### WHAT THE TASK REQUIRES
Copy word for word the section that starts with the line containing "Retro Casual Shoulder" and ends with the line containing "Pintura Acrílica Politec", including both of those lines. Leave the pictures out of your answer.

### DATA SUPPLIED
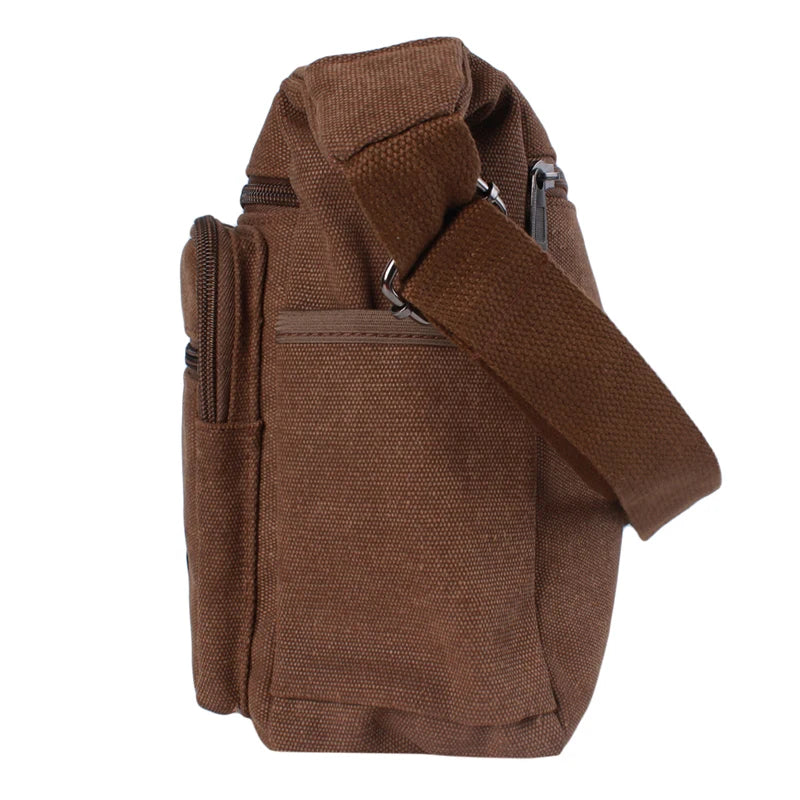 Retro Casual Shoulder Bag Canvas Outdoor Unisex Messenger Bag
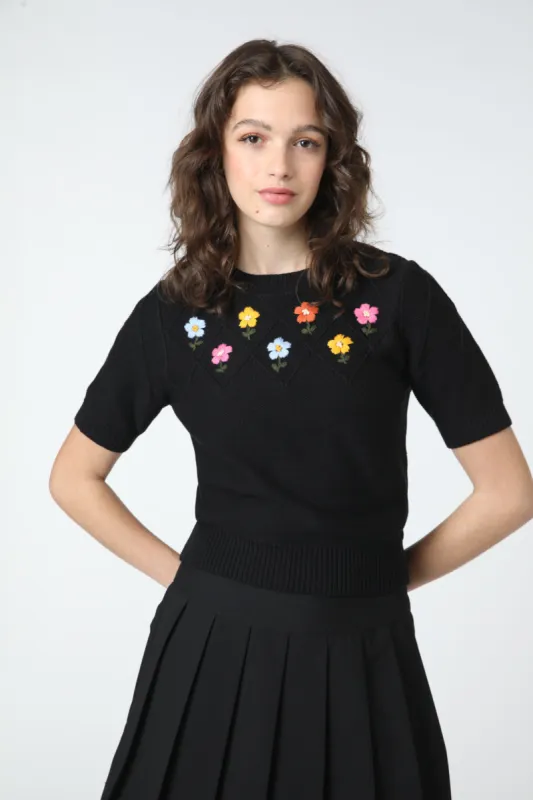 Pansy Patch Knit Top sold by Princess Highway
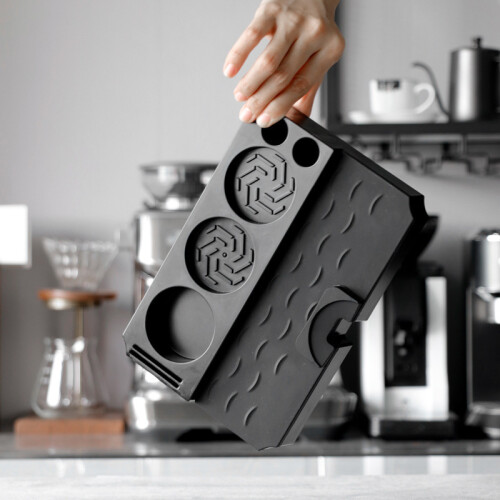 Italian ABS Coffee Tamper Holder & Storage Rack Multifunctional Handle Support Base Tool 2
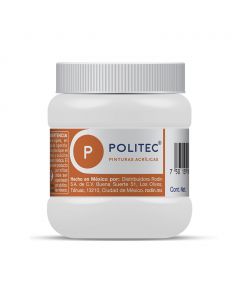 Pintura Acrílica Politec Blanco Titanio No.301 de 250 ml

---

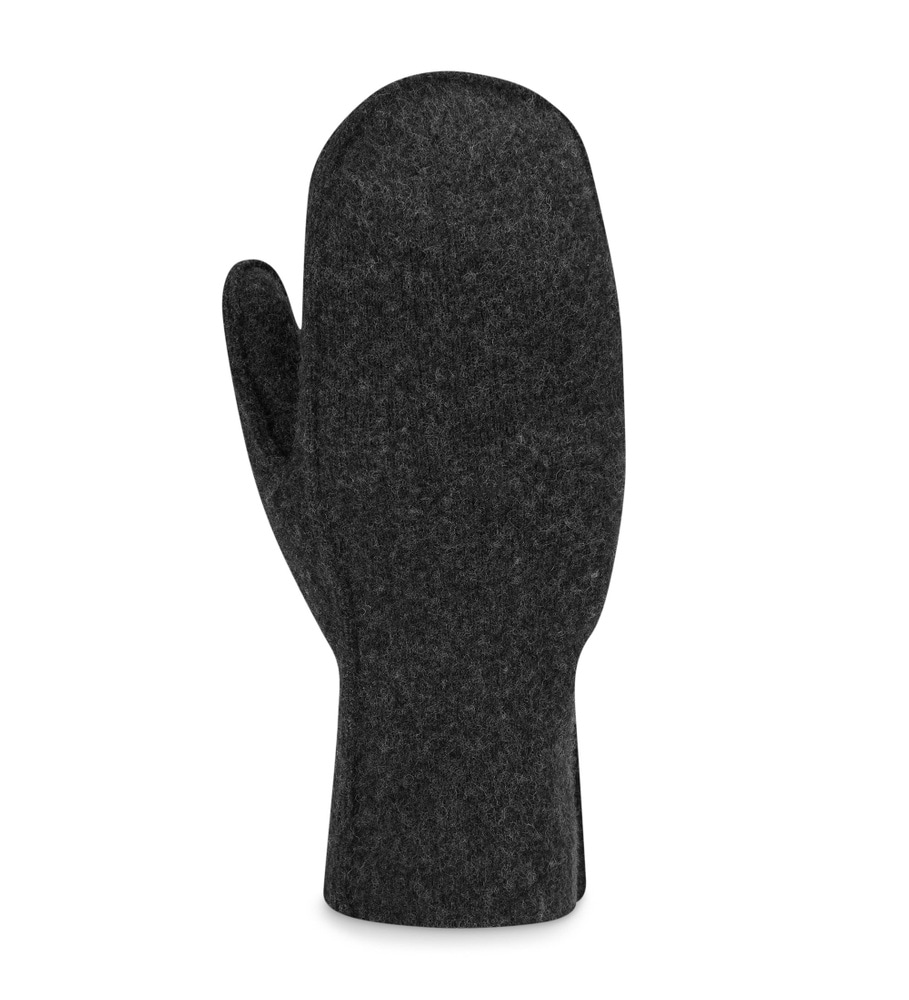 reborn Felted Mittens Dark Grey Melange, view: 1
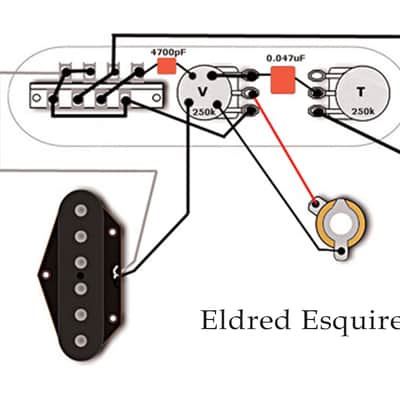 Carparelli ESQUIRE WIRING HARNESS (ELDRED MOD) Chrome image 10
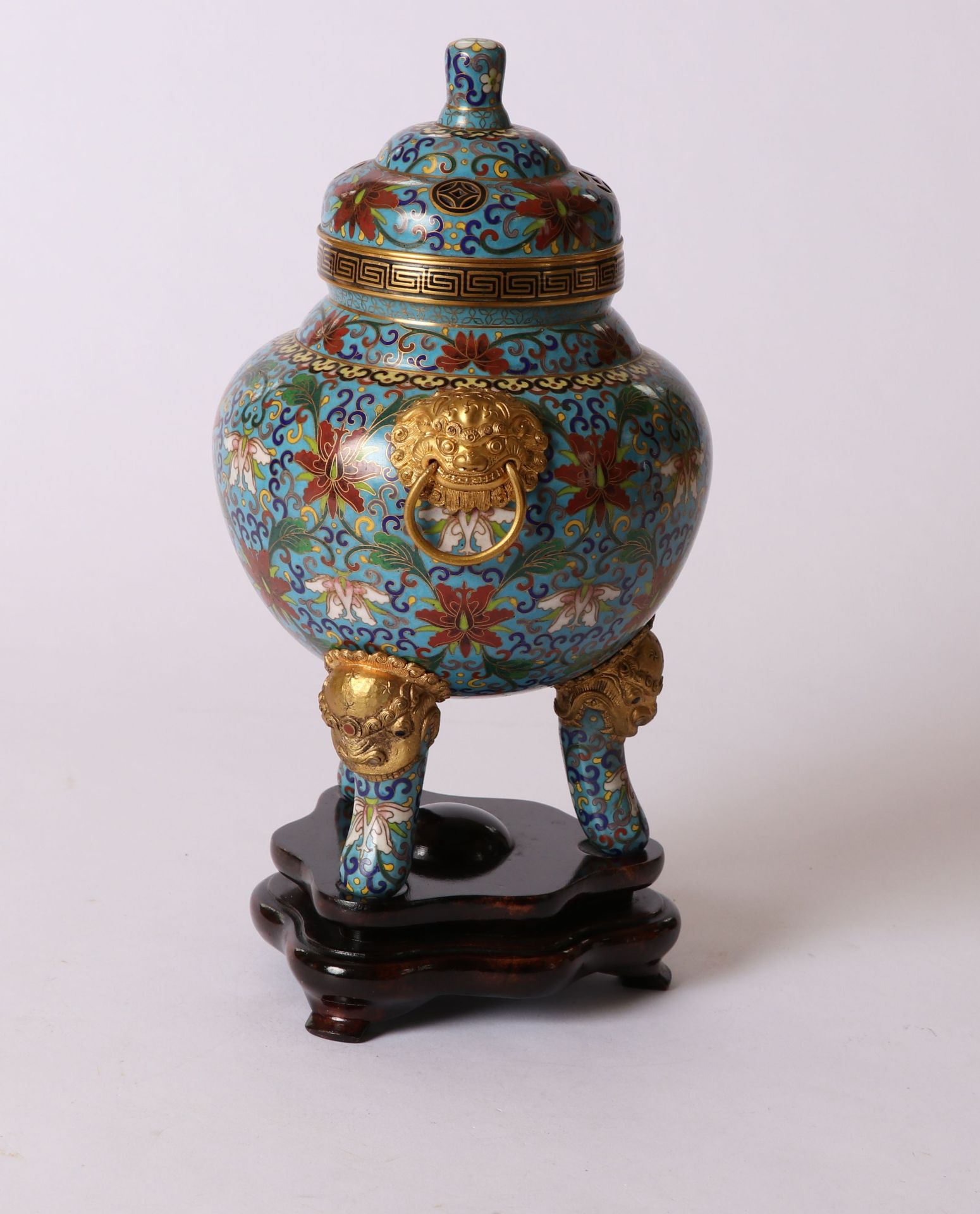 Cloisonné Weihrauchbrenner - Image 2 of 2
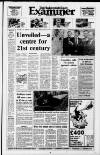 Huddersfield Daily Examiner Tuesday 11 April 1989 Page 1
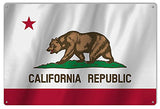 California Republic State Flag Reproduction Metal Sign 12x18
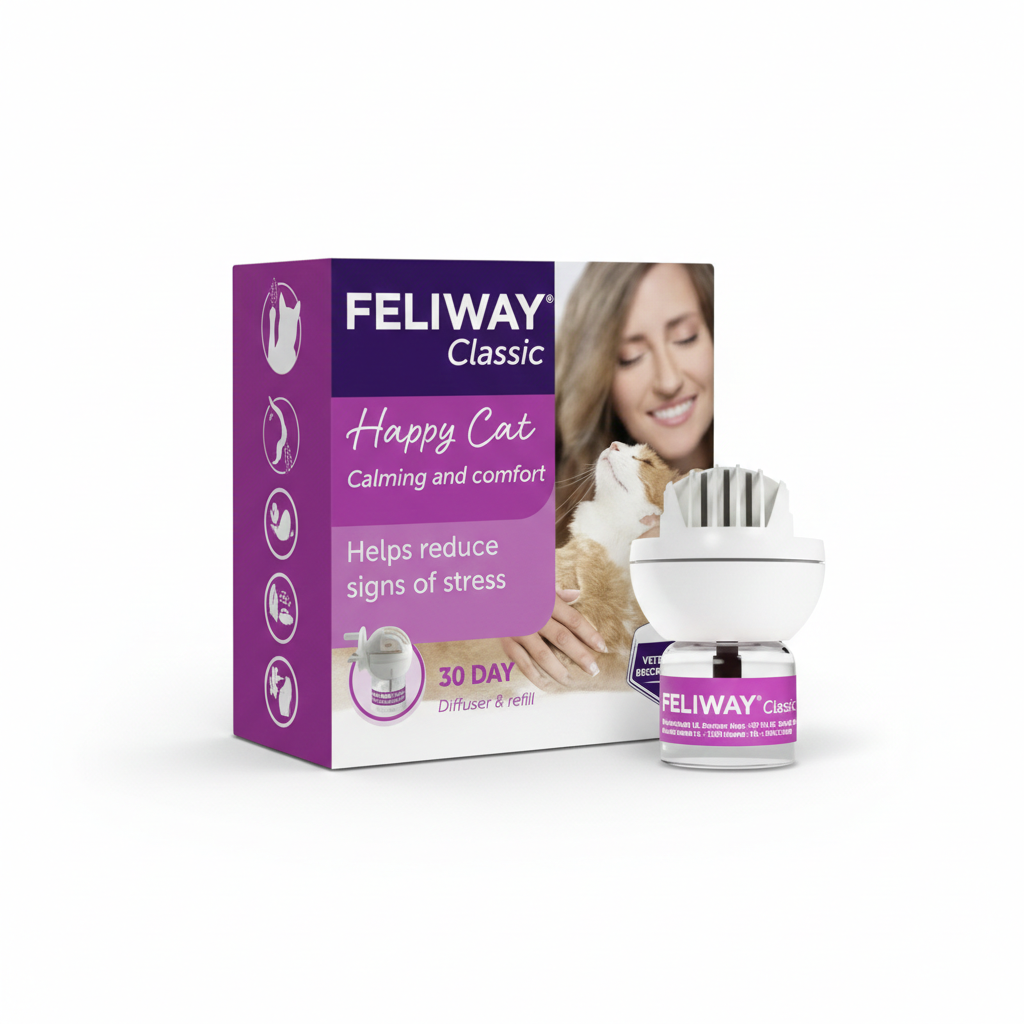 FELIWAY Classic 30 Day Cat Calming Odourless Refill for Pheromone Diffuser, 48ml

### EXERCISE RESPONSE
 Retro Casual Shoulder Bag Canvas Outdoor Unisex Messenger Bag
 Pansy Patch Knit Top sold by Princess Highway
 Italian ABS Coffee Tamper Holder & Storage Rack Multifunctional Handle Support Base Tool 2
 Pintura Acrílica Politec Blanco Titanio No.301 de 250 ml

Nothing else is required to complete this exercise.